Friday, July 1, 2011

Easing hyperglycemia with H2O

French researchers reported some interesting preliminary results of a study of people with diabetes. Those who drank more water had a lesser risk of developing high blood sugar than those who didn't drink as much water. It's not clear if there's a cause-and-effect relationship yet (it may be that a third, unknown factor leads to both a lower blood sugar and a tendency to drink more water), and these results haven't yet been reviewed by other scientists. But it would be awfully convenient if diabetics in a low-resource setting could take better care of themselves by doing something as simple as drinking more water.

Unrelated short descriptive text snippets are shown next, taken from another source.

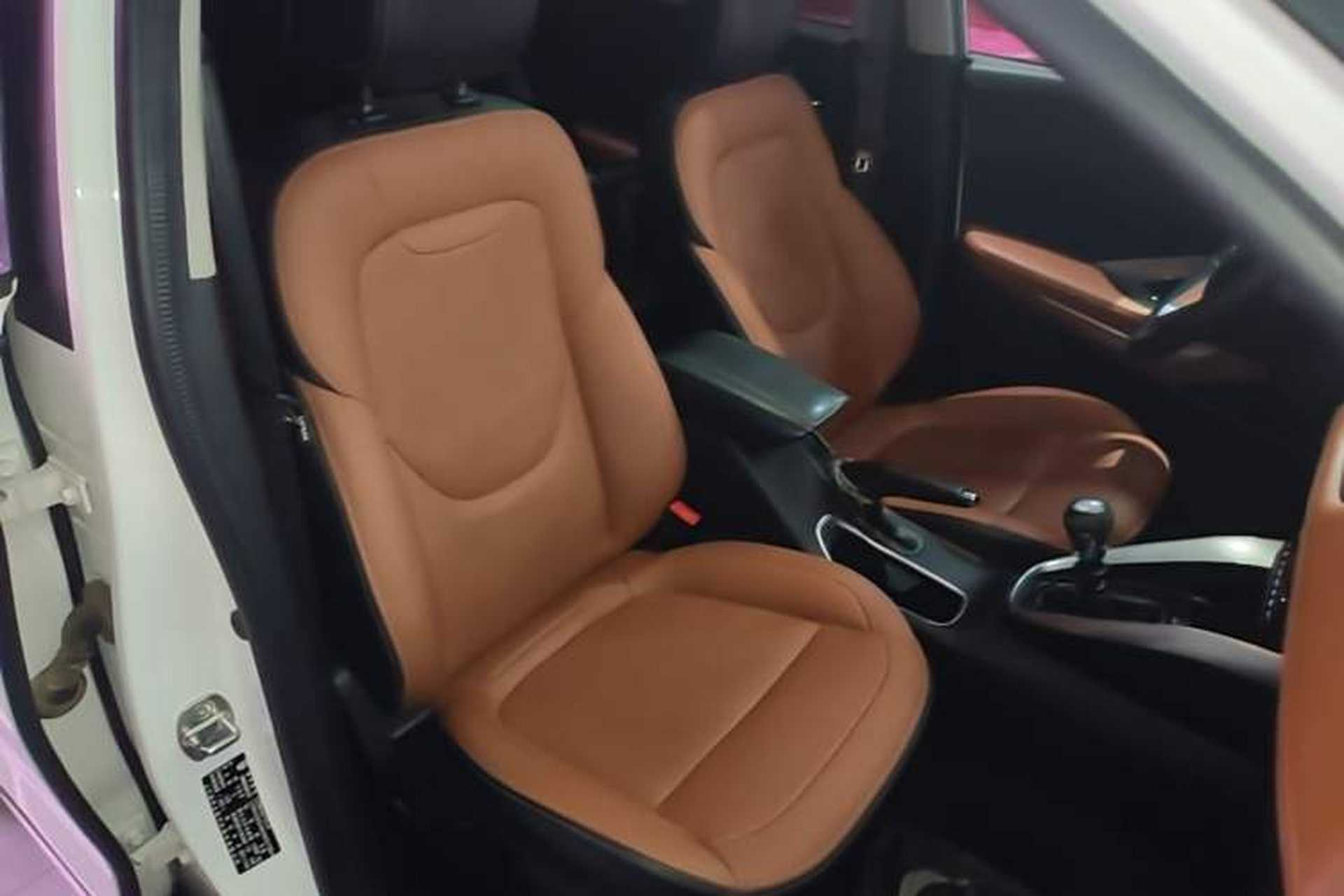 Used Baojun 510 2017 1.5L Manual Luxury Model Right Front Seat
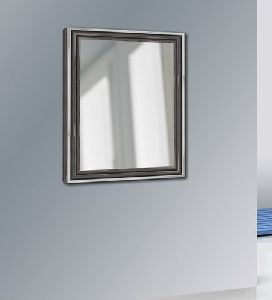 Wall Mounted Mirror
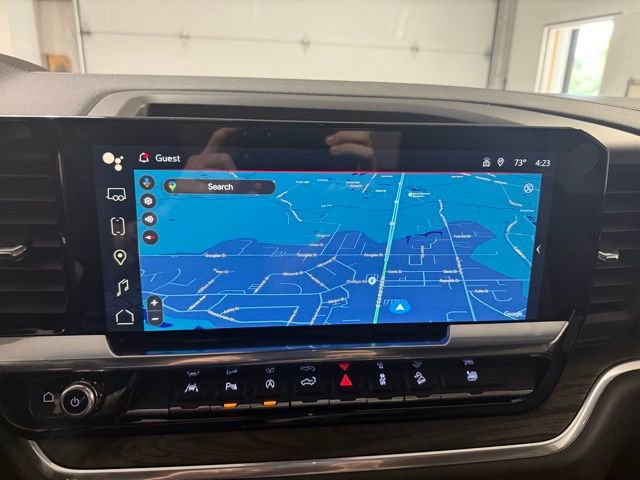 New 2026 GMC Sierra 1500 SLT w/ SLT Premium Plus Package image 18
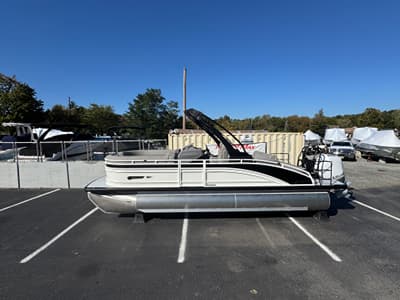 BOATZON | Harris 230SOL 2027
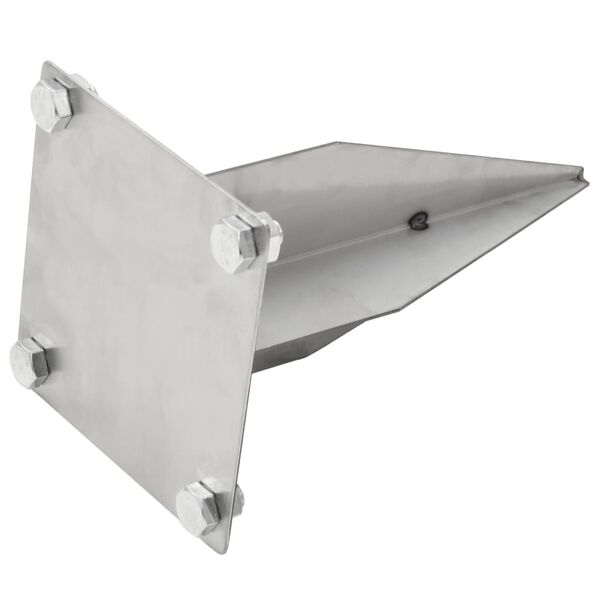 vidaXL وتد صنبور حديقة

(Of course, that's assuming they have access to clean drinking water--not a safe assumption in many parts of the world.)

Wednesday, March 16, 2011

WHO's List of Essential Medicines

The World Health Organization publishes a frequently-updated list of essential medicines, organized by type of drug and whether it's a "core" drug to treat high-priority conditions, or a complementary drug for settings with more resources and specialists. It flags drugs for which any equivalent drug in the same class is just as good, as well as those that are only for children or other subgroups. It's worth browsing if you're looking to put together an essential toolkit for a low-resource setting.

I get a little misty looking at this list. Every one of these drugs is a technological achievement, the result of years of work and centuries of scientific investigation into chemistry and physiology. We've gradually learned how the human machine works, and now we have this--a toolkit, a concise record of human smarts directed toward relief of disease and suffering. Creationists, the evolutionists you abhor use the same methods that the inventors of your blood-pressure pills did. And Luddites, take note: technology can serve the good. This list is proof.